■ ACTION ITEM ■
Copy each line of the data that has "Zealand" in it.

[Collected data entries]
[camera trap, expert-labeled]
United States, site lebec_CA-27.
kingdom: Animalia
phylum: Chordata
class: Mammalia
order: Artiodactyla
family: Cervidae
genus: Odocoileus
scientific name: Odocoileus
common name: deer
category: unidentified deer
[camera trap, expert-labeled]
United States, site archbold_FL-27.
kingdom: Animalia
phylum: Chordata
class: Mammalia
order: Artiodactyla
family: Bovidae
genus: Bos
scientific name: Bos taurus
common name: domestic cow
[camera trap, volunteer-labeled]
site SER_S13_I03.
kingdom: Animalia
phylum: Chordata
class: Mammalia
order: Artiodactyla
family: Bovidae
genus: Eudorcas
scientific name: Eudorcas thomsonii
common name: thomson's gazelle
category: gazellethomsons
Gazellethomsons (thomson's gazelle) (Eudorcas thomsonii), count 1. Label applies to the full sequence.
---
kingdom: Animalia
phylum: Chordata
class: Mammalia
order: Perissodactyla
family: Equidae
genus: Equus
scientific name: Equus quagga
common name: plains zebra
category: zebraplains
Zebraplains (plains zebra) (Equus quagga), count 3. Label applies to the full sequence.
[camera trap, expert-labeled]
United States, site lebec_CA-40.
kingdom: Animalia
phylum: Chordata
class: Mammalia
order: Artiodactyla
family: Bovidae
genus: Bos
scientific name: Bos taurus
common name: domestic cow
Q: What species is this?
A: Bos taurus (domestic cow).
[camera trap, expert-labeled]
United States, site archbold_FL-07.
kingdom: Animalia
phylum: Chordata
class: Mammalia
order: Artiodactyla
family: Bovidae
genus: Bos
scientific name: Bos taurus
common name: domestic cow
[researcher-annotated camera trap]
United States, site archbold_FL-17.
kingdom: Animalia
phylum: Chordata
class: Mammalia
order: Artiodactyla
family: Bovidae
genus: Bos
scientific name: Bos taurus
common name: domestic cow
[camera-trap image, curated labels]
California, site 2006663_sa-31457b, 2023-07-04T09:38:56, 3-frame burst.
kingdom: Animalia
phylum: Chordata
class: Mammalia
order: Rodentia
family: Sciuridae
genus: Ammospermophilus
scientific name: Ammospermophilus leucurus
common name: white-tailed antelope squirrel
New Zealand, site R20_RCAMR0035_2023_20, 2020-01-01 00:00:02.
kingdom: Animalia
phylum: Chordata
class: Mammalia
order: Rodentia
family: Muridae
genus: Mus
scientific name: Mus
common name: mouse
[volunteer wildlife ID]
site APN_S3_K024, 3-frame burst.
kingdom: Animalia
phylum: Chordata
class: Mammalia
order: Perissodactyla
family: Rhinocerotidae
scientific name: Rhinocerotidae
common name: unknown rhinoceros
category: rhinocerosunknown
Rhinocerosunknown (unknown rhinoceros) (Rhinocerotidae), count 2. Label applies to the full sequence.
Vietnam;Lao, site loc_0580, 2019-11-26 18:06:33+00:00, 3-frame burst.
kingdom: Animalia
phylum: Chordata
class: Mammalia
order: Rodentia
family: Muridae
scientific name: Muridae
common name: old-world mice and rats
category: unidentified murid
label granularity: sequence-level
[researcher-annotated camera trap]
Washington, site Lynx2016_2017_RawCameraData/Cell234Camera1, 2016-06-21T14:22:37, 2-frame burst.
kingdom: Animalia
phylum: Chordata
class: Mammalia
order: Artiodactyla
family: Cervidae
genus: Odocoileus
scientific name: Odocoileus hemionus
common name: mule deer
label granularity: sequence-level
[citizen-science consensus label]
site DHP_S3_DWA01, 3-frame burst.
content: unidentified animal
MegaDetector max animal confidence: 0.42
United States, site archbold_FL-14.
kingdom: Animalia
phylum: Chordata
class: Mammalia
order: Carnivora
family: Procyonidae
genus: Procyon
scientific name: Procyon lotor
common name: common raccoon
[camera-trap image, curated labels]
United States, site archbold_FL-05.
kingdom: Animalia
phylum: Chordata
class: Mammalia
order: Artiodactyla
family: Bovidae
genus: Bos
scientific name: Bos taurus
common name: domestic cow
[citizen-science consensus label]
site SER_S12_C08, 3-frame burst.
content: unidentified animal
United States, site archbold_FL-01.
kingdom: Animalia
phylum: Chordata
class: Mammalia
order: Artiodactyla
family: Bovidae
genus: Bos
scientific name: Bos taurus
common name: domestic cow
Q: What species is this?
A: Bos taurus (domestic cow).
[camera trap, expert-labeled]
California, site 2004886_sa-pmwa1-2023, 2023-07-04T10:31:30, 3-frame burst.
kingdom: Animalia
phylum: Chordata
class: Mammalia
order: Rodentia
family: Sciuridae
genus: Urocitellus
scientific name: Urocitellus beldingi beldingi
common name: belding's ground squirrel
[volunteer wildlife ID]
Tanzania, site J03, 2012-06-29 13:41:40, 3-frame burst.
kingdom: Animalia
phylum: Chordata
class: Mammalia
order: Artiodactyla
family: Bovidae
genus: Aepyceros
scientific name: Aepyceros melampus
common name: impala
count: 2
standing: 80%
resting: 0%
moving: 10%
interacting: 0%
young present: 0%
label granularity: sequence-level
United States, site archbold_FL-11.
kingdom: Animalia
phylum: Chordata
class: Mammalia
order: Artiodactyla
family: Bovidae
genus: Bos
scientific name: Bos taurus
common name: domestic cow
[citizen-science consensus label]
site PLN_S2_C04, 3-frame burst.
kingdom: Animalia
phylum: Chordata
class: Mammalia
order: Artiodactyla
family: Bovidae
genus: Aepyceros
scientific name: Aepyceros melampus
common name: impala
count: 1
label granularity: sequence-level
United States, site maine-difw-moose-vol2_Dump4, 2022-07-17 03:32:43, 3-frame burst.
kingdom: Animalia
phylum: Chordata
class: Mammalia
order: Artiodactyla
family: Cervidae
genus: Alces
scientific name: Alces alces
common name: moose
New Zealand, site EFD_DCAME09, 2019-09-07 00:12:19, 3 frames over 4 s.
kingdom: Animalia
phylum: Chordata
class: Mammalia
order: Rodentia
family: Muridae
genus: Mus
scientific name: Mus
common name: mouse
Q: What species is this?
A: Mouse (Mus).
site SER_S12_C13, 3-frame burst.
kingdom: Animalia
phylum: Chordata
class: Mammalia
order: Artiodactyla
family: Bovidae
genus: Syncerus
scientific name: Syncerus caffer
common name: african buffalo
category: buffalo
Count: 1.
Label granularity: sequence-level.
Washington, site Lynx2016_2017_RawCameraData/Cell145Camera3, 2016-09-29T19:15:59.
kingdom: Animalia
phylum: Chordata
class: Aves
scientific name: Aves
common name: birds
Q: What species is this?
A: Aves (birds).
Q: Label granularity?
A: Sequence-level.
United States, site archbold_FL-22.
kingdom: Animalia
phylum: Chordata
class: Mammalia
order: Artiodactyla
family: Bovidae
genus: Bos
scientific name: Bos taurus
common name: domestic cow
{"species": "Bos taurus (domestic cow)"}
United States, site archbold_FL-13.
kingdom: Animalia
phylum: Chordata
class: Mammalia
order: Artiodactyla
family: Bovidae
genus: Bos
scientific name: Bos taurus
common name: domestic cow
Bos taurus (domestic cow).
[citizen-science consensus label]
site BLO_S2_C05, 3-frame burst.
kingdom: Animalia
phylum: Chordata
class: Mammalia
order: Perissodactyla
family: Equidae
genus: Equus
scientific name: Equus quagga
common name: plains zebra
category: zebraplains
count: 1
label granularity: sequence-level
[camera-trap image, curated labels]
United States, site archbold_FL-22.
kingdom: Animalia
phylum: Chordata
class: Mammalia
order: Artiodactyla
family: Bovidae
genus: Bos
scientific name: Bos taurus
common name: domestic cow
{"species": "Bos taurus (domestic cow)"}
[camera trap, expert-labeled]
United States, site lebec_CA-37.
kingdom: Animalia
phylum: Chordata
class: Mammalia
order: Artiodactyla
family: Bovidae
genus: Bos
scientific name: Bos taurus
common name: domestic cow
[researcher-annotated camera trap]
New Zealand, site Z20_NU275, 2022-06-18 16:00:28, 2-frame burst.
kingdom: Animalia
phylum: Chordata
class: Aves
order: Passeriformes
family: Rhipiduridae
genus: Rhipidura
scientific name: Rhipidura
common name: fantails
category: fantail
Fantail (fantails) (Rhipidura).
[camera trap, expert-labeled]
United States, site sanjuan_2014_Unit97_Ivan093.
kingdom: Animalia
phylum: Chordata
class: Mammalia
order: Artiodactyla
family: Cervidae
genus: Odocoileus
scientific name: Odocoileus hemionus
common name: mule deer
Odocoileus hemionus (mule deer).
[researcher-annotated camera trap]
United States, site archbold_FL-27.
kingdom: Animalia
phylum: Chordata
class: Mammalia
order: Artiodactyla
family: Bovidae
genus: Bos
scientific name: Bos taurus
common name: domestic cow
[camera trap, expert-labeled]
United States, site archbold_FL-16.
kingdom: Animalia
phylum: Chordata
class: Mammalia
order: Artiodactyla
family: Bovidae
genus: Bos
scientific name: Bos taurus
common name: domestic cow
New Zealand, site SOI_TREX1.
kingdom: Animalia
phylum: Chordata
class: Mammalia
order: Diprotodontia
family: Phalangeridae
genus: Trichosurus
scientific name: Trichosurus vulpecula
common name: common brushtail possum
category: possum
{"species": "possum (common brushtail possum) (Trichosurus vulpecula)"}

■ SOLUTION BELOW ■
New Zealand, site R20_RCAMR0035_2023_20, 2020-01-01 00:00:02.
New Zealand, site EFD_DCAME09, 2019-09-07 00:12:19, 3 frames over 4 s.
New Zealand, site Z20_NU275, 2022-06-18 16:00:28, 2-frame burst.
New Zealand, site SOI_TREX1.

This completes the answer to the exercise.